August 1, 2014

Expectation Versus Reality

How Does Your Reality Differ From Your Expectations?

For some people, such as celebrities, expectation may exceed reality in some areas. 

In my book, Accept No Trash Talk , I give many examples of how our expectations can differ from reality. However, many of us have to deal with a reality that doesn’t match the level of our goals. 

Some examples are:
  • We aren’t as appreciated at home, at school, in our social group, or on the job as we’d like.
  • We aren’t earning the salary that we feel we deserve.
  • Our health isn’t perfect.
  • Our relationships aren’t all as nurturing as we’d like.
  • We don’t have the honors that we feel we deserve, such as; promotions at work, academic honors, and celebrity status.

Why Do We Fear Reality? 

In his Advanced Life Skills blog, Jonathan Wells breaks the fear of reality into five separate fears:

Fear of the unknown
Fear of risk
Fear of failure
Fear of ridicule
Fear of change

It makes sense that we fear reality when we break it up into the five main fears that keep people from striving for their full potential. Mr. Wells also says that we use fear as a metaphorical wall of protection in order to limit the uncertainties and risks that reality brings. I agree that many of us settle for less in life than we deserve because we are fearful of not being accepted.

Only the lucky few at the top, risk-takers like Bill Gates and Steve Jobs, know what it’s like to gamble on a better life and win. The rest of us seem content to live in our comfortable, safe world of reality.

How Can We Link Our Expectations With Our Reality?

It’s important to identify our strengths and weaknesses. It is possible to strengthen our weaknesses, but it is much easier to strengthen our strengths. For example, if I feel that I am a skilled dancer, I may become an excellent dancer if I practice regularly. However, if I am uncoordinated and shy, I may never become a skilled dancer. In that case, I might want to consider switching my expectation of becoming a successful dancer with a more realistic goal. Professional dancers lead a hard life. Their lives would be even more difficult if dance wasn’t a natural gift for them.

How Can we Slowly Elevate our Realistic Expectations?

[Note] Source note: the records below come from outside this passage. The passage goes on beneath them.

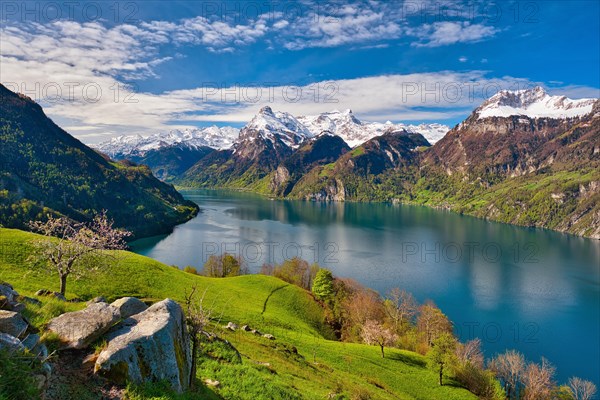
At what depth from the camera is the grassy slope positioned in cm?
2412

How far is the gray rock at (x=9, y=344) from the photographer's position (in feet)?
36.0

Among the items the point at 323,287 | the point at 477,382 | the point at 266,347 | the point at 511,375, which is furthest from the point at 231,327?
A: the point at 511,375

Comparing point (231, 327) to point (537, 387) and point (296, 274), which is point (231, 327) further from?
point (296, 274)

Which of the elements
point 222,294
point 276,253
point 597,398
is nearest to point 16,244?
point 222,294

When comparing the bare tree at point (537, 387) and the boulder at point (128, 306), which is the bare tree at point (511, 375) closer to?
the bare tree at point (537, 387)

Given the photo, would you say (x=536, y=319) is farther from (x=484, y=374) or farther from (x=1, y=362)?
(x=1, y=362)

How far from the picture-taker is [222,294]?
6506 cm

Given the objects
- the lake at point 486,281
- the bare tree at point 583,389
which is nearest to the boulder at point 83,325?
the bare tree at point 583,389

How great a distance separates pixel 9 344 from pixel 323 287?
78.2 m

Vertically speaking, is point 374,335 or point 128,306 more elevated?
point 128,306

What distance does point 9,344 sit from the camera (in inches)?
437

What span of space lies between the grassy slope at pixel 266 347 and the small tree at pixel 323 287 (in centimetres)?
921

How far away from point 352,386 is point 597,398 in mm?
65649

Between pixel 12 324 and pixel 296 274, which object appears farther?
pixel 296 274
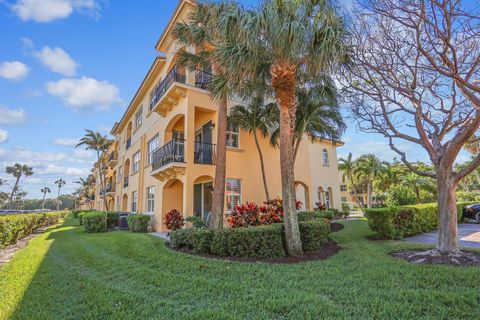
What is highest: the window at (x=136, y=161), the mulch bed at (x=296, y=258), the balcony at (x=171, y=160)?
the window at (x=136, y=161)

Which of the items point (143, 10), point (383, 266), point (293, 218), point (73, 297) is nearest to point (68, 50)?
point (143, 10)

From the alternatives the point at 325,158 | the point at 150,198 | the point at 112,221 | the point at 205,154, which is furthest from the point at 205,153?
the point at 325,158

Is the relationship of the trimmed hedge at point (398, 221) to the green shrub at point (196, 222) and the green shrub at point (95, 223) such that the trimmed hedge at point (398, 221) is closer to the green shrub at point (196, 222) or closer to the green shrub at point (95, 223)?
the green shrub at point (196, 222)

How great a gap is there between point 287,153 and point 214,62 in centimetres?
501

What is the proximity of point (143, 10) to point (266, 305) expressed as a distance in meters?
12.7

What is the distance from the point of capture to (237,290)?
487 cm

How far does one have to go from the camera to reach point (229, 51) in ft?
26.8

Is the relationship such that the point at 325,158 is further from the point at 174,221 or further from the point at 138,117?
the point at 138,117

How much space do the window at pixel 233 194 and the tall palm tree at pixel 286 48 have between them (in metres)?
7.19

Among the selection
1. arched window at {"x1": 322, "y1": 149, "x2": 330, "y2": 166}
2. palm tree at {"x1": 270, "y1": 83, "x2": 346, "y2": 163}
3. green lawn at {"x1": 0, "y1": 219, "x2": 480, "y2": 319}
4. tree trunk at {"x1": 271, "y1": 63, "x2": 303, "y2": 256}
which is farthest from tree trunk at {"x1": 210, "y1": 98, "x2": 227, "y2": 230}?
arched window at {"x1": 322, "y1": 149, "x2": 330, "y2": 166}

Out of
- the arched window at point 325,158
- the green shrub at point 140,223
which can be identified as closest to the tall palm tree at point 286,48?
the green shrub at point 140,223

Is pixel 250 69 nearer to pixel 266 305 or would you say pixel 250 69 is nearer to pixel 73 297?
pixel 266 305

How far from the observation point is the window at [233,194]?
49.3ft

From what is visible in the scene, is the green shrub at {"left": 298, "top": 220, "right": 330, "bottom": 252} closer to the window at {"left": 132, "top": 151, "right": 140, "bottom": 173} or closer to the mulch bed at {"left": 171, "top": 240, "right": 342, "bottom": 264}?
the mulch bed at {"left": 171, "top": 240, "right": 342, "bottom": 264}
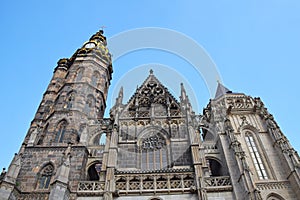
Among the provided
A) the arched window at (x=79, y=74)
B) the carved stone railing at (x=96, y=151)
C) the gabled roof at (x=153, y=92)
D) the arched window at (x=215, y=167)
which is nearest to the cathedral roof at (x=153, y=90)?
the gabled roof at (x=153, y=92)

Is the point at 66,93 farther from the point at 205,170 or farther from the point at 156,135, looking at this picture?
the point at 205,170

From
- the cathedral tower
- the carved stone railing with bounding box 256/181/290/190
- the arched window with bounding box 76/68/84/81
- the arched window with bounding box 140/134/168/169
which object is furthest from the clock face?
the carved stone railing with bounding box 256/181/290/190

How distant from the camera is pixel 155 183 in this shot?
15023 mm

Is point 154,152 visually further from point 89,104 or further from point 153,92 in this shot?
point 89,104

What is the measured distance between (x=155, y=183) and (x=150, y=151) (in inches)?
130

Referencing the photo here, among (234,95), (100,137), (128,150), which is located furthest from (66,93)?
(234,95)

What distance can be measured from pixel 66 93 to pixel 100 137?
18.3 feet

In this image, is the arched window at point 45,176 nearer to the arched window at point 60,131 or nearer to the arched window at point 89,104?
the arched window at point 60,131

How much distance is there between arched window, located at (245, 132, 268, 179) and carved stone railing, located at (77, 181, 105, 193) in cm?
1061

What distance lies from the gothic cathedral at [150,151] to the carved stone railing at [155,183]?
0.06 metres

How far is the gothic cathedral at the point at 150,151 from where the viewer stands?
14578 millimetres

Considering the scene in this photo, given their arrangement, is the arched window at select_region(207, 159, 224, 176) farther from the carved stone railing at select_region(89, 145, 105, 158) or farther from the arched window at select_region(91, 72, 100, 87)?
the arched window at select_region(91, 72, 100, 87)

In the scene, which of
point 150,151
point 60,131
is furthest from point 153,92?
point 60,131

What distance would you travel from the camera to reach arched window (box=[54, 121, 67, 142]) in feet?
63.0
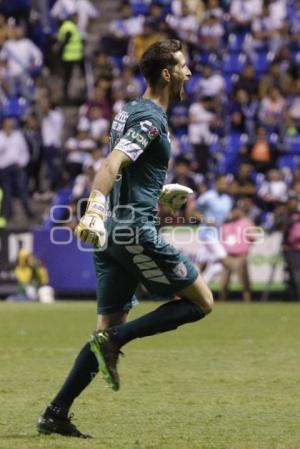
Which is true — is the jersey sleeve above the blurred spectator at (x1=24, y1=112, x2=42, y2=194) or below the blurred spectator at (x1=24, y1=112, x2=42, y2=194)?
above

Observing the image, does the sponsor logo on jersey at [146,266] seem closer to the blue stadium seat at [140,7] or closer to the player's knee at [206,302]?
the player's knee at [206,302]

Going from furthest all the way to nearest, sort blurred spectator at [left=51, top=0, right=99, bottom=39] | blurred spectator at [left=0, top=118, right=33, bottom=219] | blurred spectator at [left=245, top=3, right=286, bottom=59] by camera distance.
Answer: blurred spectator at [left=51, top=0, right=99, bottom=39]
blurred spectator at [left=245, top=3, right=286, bottom=59]
blurred spectator at [left=0, top=118, right=33, bottom=219]

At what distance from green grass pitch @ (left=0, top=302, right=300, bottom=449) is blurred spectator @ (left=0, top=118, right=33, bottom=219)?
8099 millimetres

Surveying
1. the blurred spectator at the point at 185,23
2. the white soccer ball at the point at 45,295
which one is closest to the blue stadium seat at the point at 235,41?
the blurred spectator at the point at 185,23

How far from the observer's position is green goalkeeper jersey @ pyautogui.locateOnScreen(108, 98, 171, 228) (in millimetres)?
6754

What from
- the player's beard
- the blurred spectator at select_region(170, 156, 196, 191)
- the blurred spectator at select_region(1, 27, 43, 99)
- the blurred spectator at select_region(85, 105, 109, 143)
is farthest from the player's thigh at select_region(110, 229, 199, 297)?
the blurred spectator at select_region(1, 27, 43, 99)

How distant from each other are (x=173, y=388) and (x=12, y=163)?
14854mm

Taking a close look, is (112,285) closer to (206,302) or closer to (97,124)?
(206,302)

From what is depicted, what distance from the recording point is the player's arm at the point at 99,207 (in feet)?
21.0

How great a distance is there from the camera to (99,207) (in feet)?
21.2

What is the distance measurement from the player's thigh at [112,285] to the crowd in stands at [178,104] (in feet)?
48.4

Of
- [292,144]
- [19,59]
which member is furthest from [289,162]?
[19,59]

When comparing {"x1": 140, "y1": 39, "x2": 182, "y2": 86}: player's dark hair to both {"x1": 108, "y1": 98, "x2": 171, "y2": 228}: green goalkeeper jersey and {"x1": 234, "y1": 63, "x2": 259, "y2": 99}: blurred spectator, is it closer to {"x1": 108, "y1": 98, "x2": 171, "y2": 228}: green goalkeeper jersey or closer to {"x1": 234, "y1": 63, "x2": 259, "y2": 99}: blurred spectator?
{"x1": 108, "y1": 98, "x2": 171, "y2": 228}: green goalkeeper jersey

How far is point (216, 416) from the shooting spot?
7742 millimetres
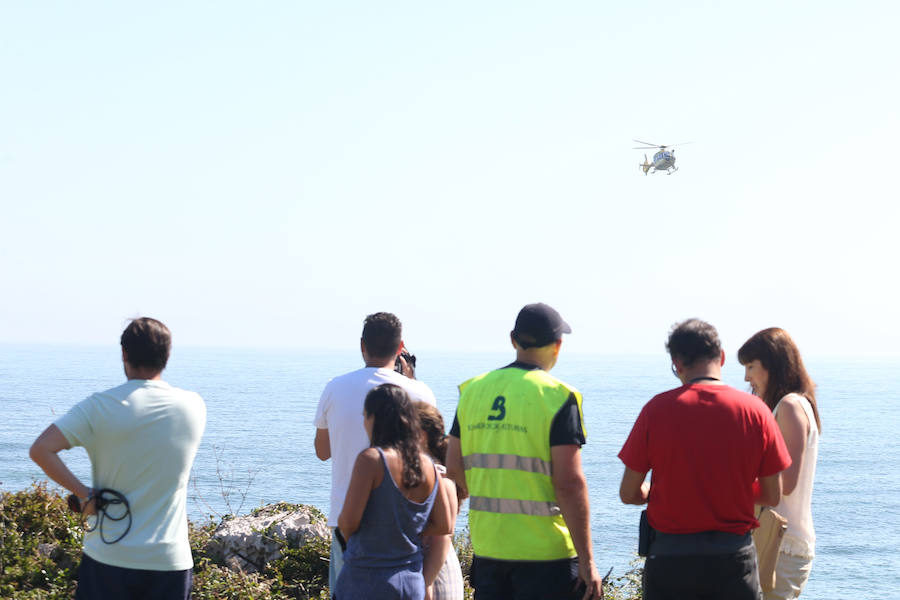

We can raise our expectations by nurturing our strengths. We can strengthen our strengths. To continue the dancer analogy: if I am an energetic, coordinated, outgoing toddler who excels in dance, I may eventually become a professional dancer. However, I must be willing to study and perform dance for years before I get to that point. Like any success, professional dancing is a step-by-step process. Success doesn’t happen overnight.

Persistence is the key!

What is a life-changing goal that you have been able to meet?